01 Space energy saving Energy decomposition and extension of the transition season. While dividing functions, we also considered the decomposition of spatial conditions and energy use. The south side is the glare wind-inducing area. The workstation layout gives way to an open corridor, which acts as a buffer against direct outdoor sunlight, avoiding the direct impact of glare on users. Plants can be placed in the corridor, or artwork can be exhibited.
▲ South side open corridor solves glare problem ▲ South side green corridor
The north side is the wind-buffering area, suitable for non-long-term activities. Partially enclosed meeting rooms are set up in the gaps to prevent the north wind from affecting the interior during winter; a transparent grid wall is used as a partition between the north and south sides, with many openings between the grid wall modules, ensuring the connectivity of the physical space and allowing for air convection inside; the east side entrance is the area with the greatest wind pressure, and an entrance ecological exhibition hall is set up to reduce personnel stay, and the large ventilation volume also promotes the good growth of plants; the middle part is the high-comfort area, with open offices for long-term personnel stay.
▲ The north wind-blocking area and the south wind-inducing area jointly affect the central high-comfort area
▲ Public area (high-comfort area) and green corridor (glare wind-inducing area)

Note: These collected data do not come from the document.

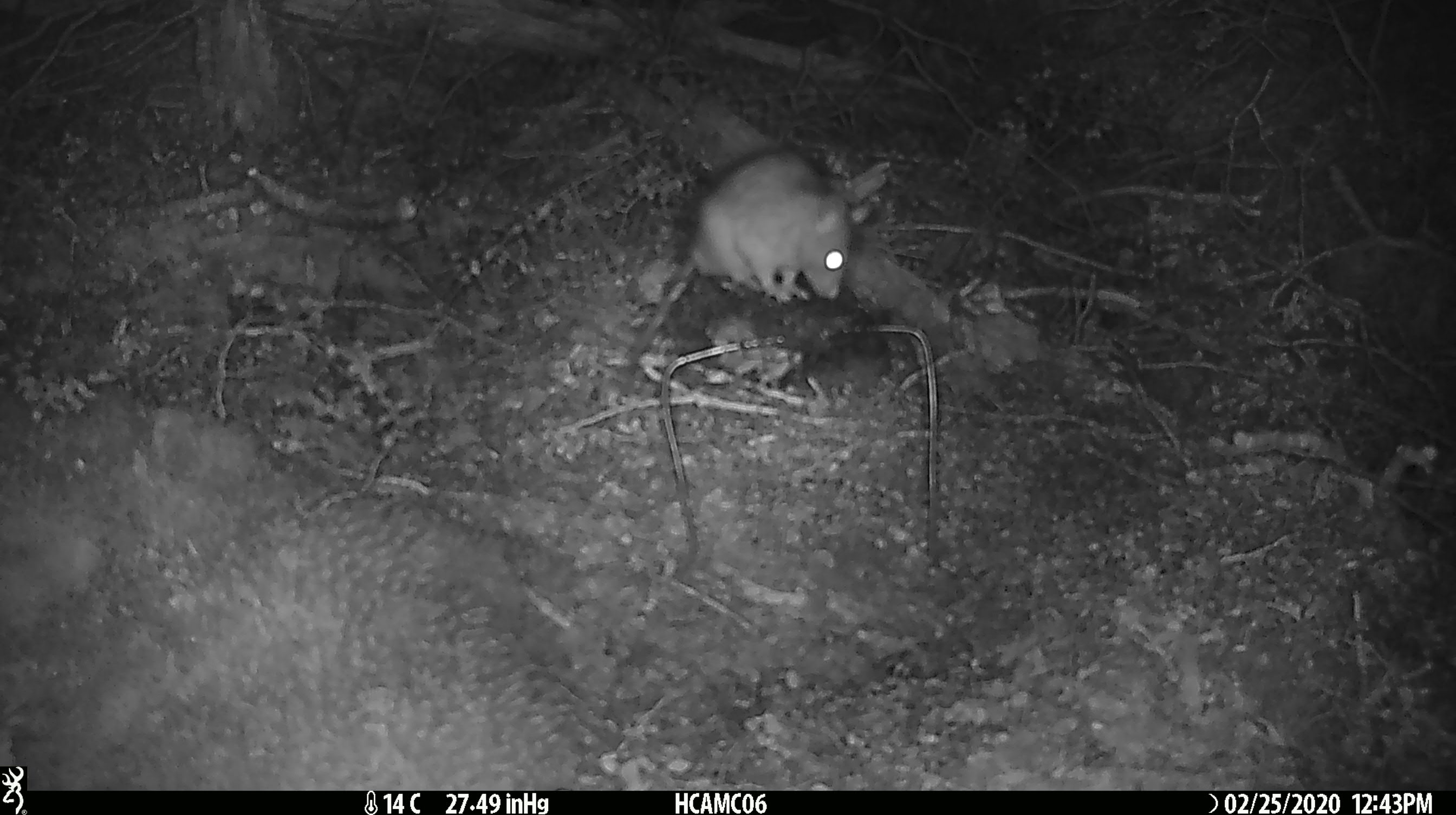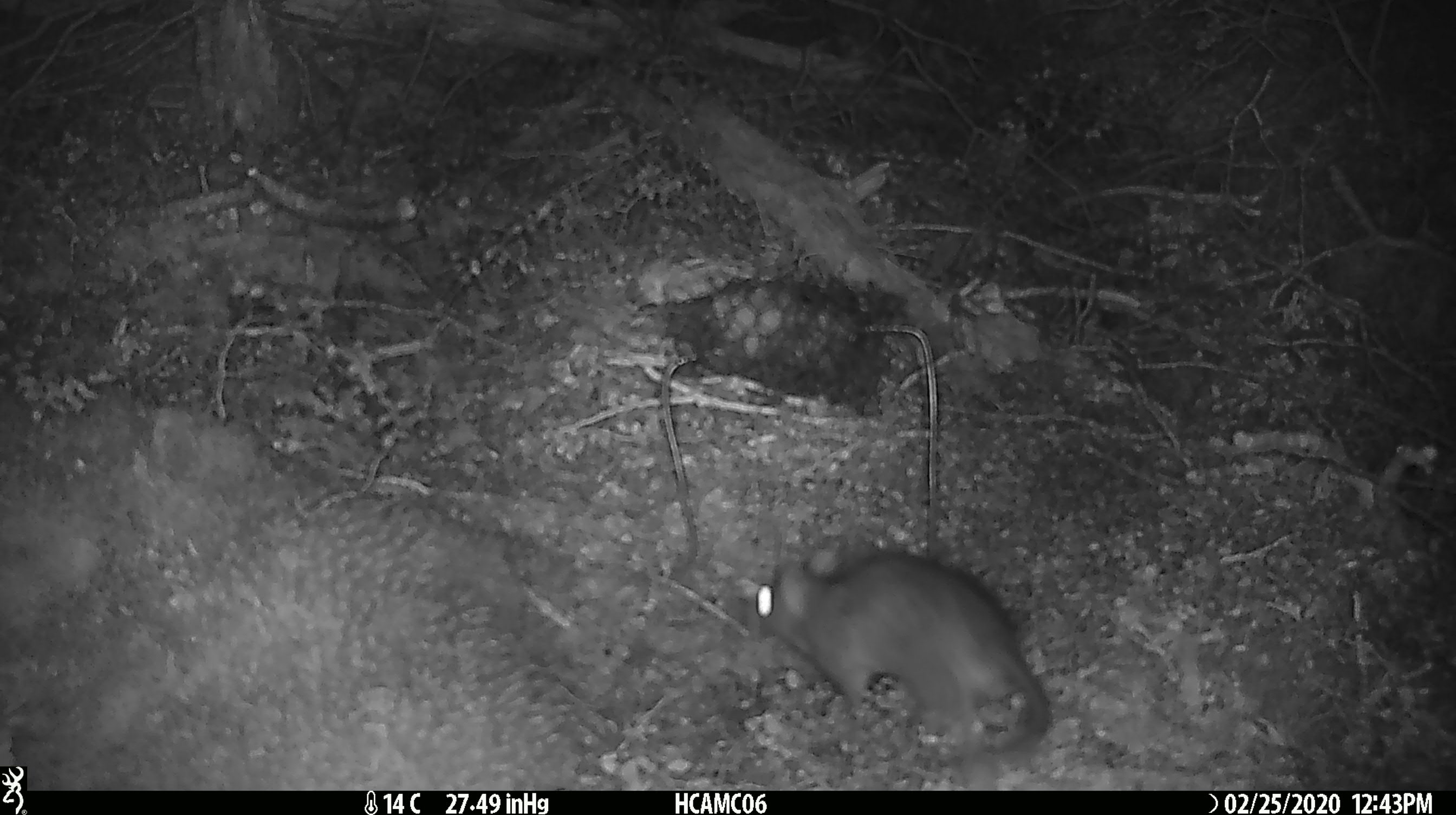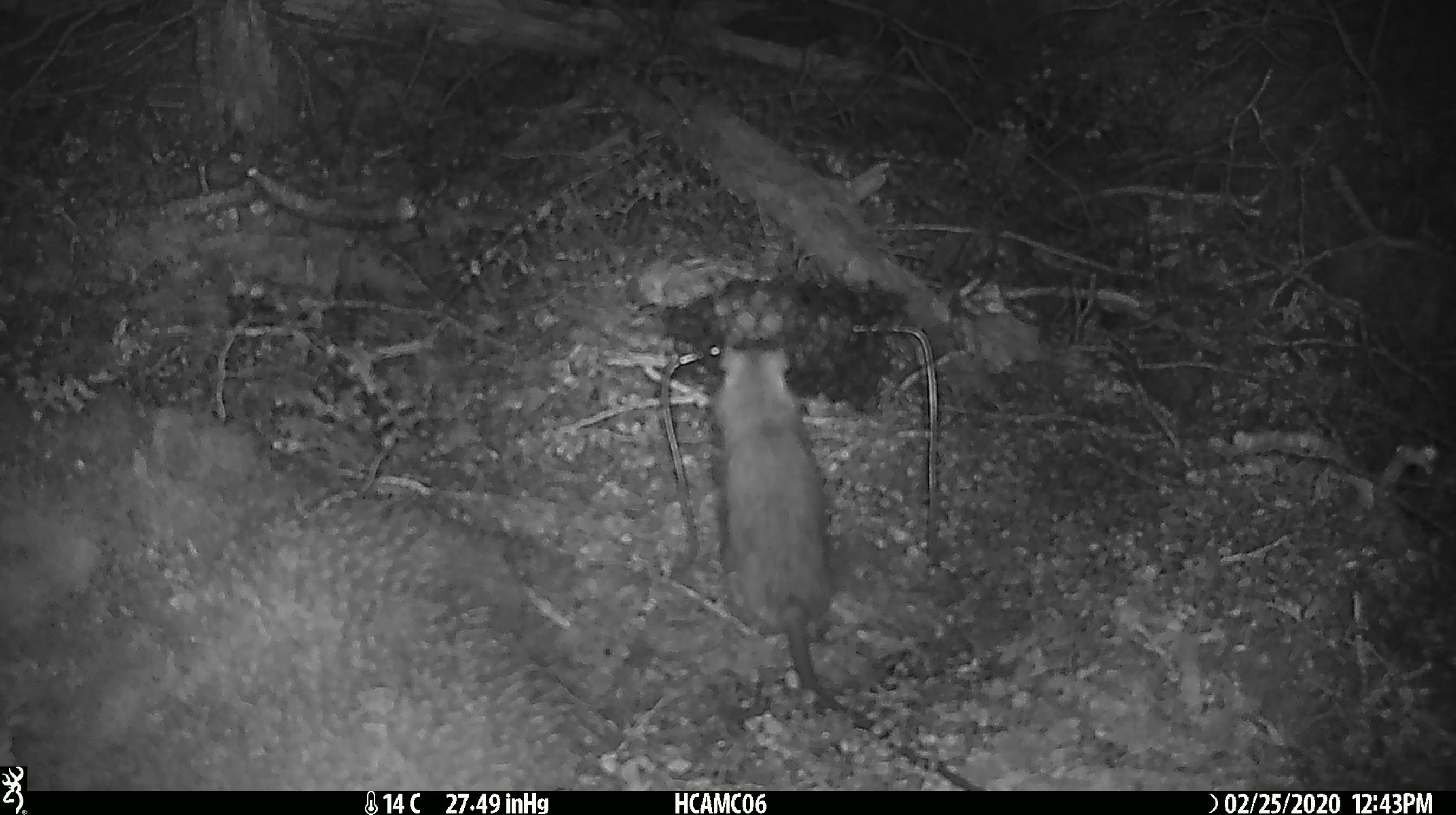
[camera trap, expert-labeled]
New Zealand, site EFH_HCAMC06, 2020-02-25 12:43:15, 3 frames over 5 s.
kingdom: Animalia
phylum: Chordata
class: Mammalia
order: Rodentia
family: Muridae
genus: Rattus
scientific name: Rattus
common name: rat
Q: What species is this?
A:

Zoning of space energy use reduces the energy-consuming area. Combined with good natural lighting and natural ventilation from north to south, the annual energy consumption is significantly reduced. According to research and calculations, the extended transition season duration through energy decomposition, natural lighting, and natural ventilation can reach 612 hours, reducing building carbon emissions by approximately 24.2 tons/year.
02 　Flexible adaptability From space to interface to facilities, future variability. Space is freely variable, interfaces and furniture are movable and detachable. This flexibility fundamentally represents the intensive use of resources. The northeast side of the renovated space is an open activity area, with daily functions mainly for discussion, reading, and leisure; when hosting lectures, exhibitions, and other social activities, the space form and functional layout can be transformed using sliding partitions.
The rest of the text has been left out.